EXERCISE DETAILS>
Please rewrite the material from the line with "Observing the scene" to the end of the material, replacing "farthest" with "most distant" and leaving everything else unchanged.

ITEMS>

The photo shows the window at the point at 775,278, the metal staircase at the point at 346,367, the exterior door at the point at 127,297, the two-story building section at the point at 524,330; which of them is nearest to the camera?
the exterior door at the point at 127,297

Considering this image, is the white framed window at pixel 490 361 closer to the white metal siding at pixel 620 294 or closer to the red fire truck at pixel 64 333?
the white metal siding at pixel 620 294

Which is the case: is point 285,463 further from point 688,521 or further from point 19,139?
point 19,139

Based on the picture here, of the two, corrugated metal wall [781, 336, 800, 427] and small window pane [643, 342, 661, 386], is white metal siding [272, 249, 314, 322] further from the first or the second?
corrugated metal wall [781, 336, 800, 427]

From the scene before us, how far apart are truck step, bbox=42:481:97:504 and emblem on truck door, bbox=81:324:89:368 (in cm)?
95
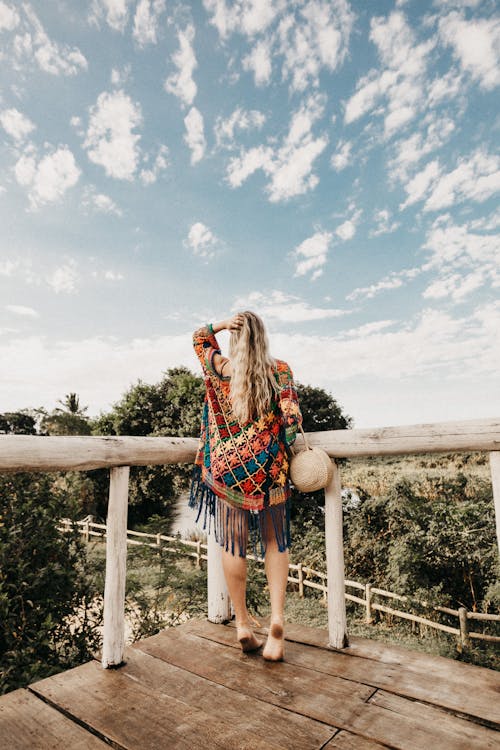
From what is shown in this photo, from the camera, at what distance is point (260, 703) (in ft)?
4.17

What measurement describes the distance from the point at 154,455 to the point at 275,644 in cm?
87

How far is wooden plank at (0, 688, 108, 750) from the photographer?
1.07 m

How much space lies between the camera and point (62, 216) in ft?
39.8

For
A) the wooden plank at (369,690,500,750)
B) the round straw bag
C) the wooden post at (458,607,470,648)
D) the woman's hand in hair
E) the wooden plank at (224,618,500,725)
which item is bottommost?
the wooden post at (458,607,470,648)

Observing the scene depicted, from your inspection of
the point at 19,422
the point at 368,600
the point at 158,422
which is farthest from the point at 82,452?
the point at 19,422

SOLUTION FOR THIS EXERCISE>
Observing the scene depicted, from your inspection of
the point at 19,422
the point at 368,600
the point at 158,422
which is most distant from the point at 82,452?
the point at 19,422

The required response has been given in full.